Der Kommandant reagierte mit einem beiläufigen Kopfnicken, doch wurde er gleich darauf von einem Berater des Königs abgelenkt, der ihm aufgebracht etwas zuflüsterte. Entschlossen nickte er dem Berater zu und ließ Valettia im Zelt stehen. Akribisch beäugte sie die beiden Männer, die sich von den anderen entfernten, um ungestört zu sprechen. Dann verabschiedete sich der Königliche Berater und der Kommandant trat vor und stieß einen ohrenbetäubenden Pfiff aus, auf den hin sich ihm jeder zuwandte.

»Ein Befehl des Königs«, rief er in die Runde und setzte eine kurze Pause ein. »Ihre Majestät verlangt nach einem Leibwächter, der nach Haygenhast reiten soll. Freiwillige vor!«

Mehr Information gewährte er ihnen nicht. Valettia packte die Gelegenheit und marschierte großspurig zu den anderen Kriegern.

»Ich stehe ihrer Majestät bereit«, verkündete sie lautstark.

Der Kommandant überging sie. Ein paar der Männer riefen ebenso, dass sie diesen Auftrag übernehmen wollten.

»Ich übernehme diese Aufgabe«, erklang eine kräftige Frauenstimme.

Der Kommandant verschränkte die Arme und warf einen Blick in die Runde.

»Freyda soll diese Weisung des Königs ausführen«, beschied er entschlossen und kehrte der aufgebracht schreienden Meute den Rücken.

Valettia wollte das nicht auf sich sitzen lassen und eilte dem Kommandanten hinterher.

»Warum darf sie diese Agenda ausführen, aber mir verweigert Ihr es?« Mit großen Schritten stapfte sie wütend neben ihm her. »Ich kann mit dem Schwert gewiss genauso gut umgehen. Wenn Ihr eine Frau auswählt, warum dann nicht mich?«, exaltierte sie sich und vergaß dabei ihren Respekt.

Augenblicklich blieb der Kommandant stehen und fuhr herum. Sein feuriger Blick durchbohrte sie.

»Weil ich die Entscheidung getroffen habe und daran wird nicht gezweifelt«, brüllte er.

Sein Atem roch nach Zwiebeln und Tobaqkraut.

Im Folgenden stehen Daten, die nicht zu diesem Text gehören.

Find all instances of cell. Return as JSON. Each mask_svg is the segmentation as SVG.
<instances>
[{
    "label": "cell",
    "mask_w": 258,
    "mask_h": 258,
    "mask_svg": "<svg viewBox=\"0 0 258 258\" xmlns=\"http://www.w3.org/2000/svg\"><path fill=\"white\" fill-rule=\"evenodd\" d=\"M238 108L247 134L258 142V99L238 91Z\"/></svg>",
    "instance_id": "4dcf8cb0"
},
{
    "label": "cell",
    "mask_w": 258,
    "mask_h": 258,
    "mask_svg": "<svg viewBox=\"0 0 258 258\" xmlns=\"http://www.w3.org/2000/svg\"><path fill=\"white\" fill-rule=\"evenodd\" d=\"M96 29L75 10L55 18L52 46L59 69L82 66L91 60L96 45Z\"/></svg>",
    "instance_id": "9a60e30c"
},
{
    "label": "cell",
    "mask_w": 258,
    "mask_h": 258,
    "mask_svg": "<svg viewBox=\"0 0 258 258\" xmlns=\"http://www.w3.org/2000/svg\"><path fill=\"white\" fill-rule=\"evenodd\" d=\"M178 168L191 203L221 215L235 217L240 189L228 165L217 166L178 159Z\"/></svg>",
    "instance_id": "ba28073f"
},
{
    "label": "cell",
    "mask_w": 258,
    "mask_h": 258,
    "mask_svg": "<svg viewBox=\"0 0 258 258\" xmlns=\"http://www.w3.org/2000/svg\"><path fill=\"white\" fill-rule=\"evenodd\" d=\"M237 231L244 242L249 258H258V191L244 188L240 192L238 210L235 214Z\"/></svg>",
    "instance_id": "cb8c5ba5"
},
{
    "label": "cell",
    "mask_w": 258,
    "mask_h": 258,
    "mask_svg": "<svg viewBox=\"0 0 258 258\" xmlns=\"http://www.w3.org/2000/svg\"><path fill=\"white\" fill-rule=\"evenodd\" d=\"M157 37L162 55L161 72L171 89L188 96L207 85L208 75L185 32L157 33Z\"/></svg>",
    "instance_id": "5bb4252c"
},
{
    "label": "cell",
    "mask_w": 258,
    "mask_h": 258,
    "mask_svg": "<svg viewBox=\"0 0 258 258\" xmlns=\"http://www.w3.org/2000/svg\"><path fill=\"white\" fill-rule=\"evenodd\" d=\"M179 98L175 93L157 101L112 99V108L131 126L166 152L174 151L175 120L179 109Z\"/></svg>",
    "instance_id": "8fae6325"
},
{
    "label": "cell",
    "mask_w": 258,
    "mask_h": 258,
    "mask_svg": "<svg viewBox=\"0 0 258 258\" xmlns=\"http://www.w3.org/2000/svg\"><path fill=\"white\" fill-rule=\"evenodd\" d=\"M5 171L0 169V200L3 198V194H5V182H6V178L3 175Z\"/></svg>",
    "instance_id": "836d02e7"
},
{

»Warum lasst Ihr es nicht zu, dass ich mich endlich beweise? Ihr erwählt eine Frau unter all den Kriegern, und dennoch verwehrt Ihr mir das Vorrecht.«

»Ich habe Freyda nicht ausgewählt, weil sie eine Frau ist. Ich habe sie ausgewählt, weil sie sich für diese Aufgabe besser eignet als jeder andere. Und wenn Ihr Euch noch einmal erdreistet, mein Wort anzuzweifeln, seid Ihr mit sofortiger Wirkung aus der Arena verbannt.«

Valettia erstarrte augenblicklich, als wäre sie in Schock verfallen.

»Das könnt Ihr nicht machen«, keuchte sie kleinlaut.

»Dass Ihr Euch erdreistet, zu glauben, Ihr wärt einer Vaagtonhischen Kriegerin ebenbürtig«, schimpfte er entrüstet.

Schnaubend schüttelte er den Kopf und ließ sie eiskalt stehen. Ihre Unterlippe bebte. Sie hätte in Tränen ausbrechen können, doch dieses Bild eines verletzlichen Weibes wollte sie ihnen nicht bieten. Sie knurrte, um ihrem Ärger freien Lauf zu lassen. Lieber hätte sie gebrüllt und alles durch die Gegend geworfen, doch ein Knurren war unauffälliger. Vorerst zumindest, denn lange behielt sie ihre Emotionen nicht unter Kontrolle. Fuchsteufelswild schnaubte sie und fauchte und erschlug mit den Fäusten die Luft vor sich. Dann seufzte sie laut und schwer und warf einen Blick zu den anderen. Die Vaagtonhische Kriegerin Freyda stand mit den Männern beisammen und erfuhr Ruhm. Und Valettia musste sich gleich wieder dem Ausheben der Latrinen für den Ernstfall zuwenden. Valettia packte der Neid. Hasserfüllt musterte sie die Vaagtonhische Kriegerin Freyda, Tochter des Toxes. Eine groß gewachsene Frau mit langem schwarzem Haar, das ihr bis zur Hüfte reichte. Sie trug es zu einem hohen, strengen Rossschwanz gebunden, in gleichmäßigen Abständen schnürten Lederbänder es ab. Erhaben lachte sie, während sich die männlichen Krieger um sie scharten und ihr Respekt zollten. Sie bekam mehr Anerkennung in der Arena als die meisten Männer. Und Valettia war sich gewiss, dass es nicht bloß an ihrer Herkunft und dem Kampfstil lag. Das makellose Gesicht mit dem hübschen Lächeln, das ihre geschwungenen Lippen umspielte, der elegante Augenaufschlag und die perfekte kleine Nase mit den vereinzelten Sommersprossen hatten gewiss etwas damit zu tun. Und ganz gleich, wie respektvoll die Krieger mit ihr sprachen, konnte Valettia deutlich erkennen, wie sie Freyda mit den Blicken auszogen. Die große Gestalt mit den kräftigen Armen, muskulösen Beinen, der für vaagtonhische Weiber üblichen breiten Taille und dem üppigen runden Busen, für den ihr eine eigene Plattenrüstung auf den Leib geschmiedet worden war. Valettia verabscheute Freyda.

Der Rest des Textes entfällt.